Metaprogramming with Protocols in Swift
I was recently writing a test runner for the Cryptopals Crypto Challenges, and I ran into a problem. I had isolated all of my individual challenges into their own type, but I wanted to have a means of running all of my solutions at once. I naively wrote something like this:
let allChallenges: [Challenge] = [
Challenge01(),
Challenge02(),
Challenge03(),
Challenge04(),
...
]
func run(challenges: [Challenge]) {
challenges.forEach { challenge in
challenge.run()
}
}
run(challenges: allChallenges)
This is good code. It does what I wanted. However, a number of these challenges use a good amount of memory when they’re initialized, and this approach pays the memory cost of initializing all of the challenges at once. I really only need these types to live for a short amount of time – how could I write this so it only initializes these objects right before using them?

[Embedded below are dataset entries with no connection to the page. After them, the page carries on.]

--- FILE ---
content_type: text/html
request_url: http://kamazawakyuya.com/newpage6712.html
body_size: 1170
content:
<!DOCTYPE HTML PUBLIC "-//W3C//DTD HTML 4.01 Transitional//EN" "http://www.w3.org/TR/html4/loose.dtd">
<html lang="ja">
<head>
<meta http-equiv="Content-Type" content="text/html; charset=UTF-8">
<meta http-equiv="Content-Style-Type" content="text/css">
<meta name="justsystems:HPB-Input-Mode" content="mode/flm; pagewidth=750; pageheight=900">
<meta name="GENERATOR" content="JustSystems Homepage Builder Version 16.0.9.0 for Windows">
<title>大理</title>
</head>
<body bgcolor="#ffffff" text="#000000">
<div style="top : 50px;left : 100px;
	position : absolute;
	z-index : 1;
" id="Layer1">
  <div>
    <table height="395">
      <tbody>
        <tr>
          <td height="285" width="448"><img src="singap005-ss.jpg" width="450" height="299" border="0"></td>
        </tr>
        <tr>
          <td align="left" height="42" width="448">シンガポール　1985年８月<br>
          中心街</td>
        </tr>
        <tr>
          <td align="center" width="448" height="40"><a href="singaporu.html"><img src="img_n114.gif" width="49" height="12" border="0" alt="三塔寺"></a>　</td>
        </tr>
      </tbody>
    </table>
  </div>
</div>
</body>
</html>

Metaprogramming to the rescue
Metaprogramming is a big word for writing code that refers to the types in your code rather than the actual instances of those types. Fortunately, Swift supports this style of metaprogramming. Let’s see how we can use it.
First, some context. This was my Challenge
protocol that all ChallengeXX types conformed to:
protocol Challenge {
func run()
}
That worked when I didn’t have to dynamically create instances of those types, but now I need a way to do that. So let’s tweak that a bit:
protocol Challenge {
init()
func run()
}
That’s better. Now anything that conforms to the Challenge
protocol can be instantiated with an init
call, and then can be run by calling its run()
method.
Using .Type and .self
Now that I can dynamically initialize and run these types, I need a strongly-typed way to describe that I’m referring to types – not instances – that conform to this protocol. Fortunately, each type in Swift has a .Type
static property that refers to… well, to the type of that type. It’s confusing and hard to talk about. Let’s look at an example
let instanceOfChallenge: Challenge = Challenge01()
let typeOfChallenge: Challenge.Type = Challenge01.self
In the above, instanceOfChallenge
is the problem I had before: it’s a concrete instance of a type that conforms to the Challenge
protocol. Meanwhile, typeOfChallenge
refers to the type of something that conforms to the Challenge
protocol. It’s not instantiating anything in that case, just referring to the type of Challenge01
.
And, notably, all types know how to refer to themselves with .self
.
Let’s fix our code
First, the declaration of allChallenges
. Rather than initialize all my challenges at once, let’s make that a list of the types of challenges that could be initialized.
let allChallenges: [Challenge.Type] = [
Challenge01.self,
Challenge02.self,
Challenge03.self,
Challenge04.self,
...
]
Great! We’ve solved our first problem; we’re no longer using a ton of memory when allChallenges
is created. Next, let’s change our run(challenges:)
method to support challenge types instead of challenge instances.
func run(challenges: [Challenge.Type]) {
challenges.forEach { challengeType in
let challenge = challengeType.init()
challenge.run()
}
}
A few things have changed here:
- The type of our
challenges
parameter is now[Challenge.Type]
instead of[Challenge]
- We have to instantiate that type before running it now, so we had to add
let challenge = challengeType.init()
Why challengeType.init()
and not challengeType()
? The type-followed-by-parenthesis (like String()
) is syntactic sugar for explicitly calling the init method (String.init()
). However, this syntactic sugar isn’t extended to metatypes, and the compiler will complain.
Error: Initializing from a metatype value must reference
init
explicitly
Once that’s all done, our call to run the challenge remains the same:
run(challenges: allChallenges)
Recap
Hopefully y’all found this useful. Metaprogramming like this is not a tool I reach for often, but it was absolutely the right tool to solve this problem. Now I can continue running all my crypto challenge solutions without using more memory than I need.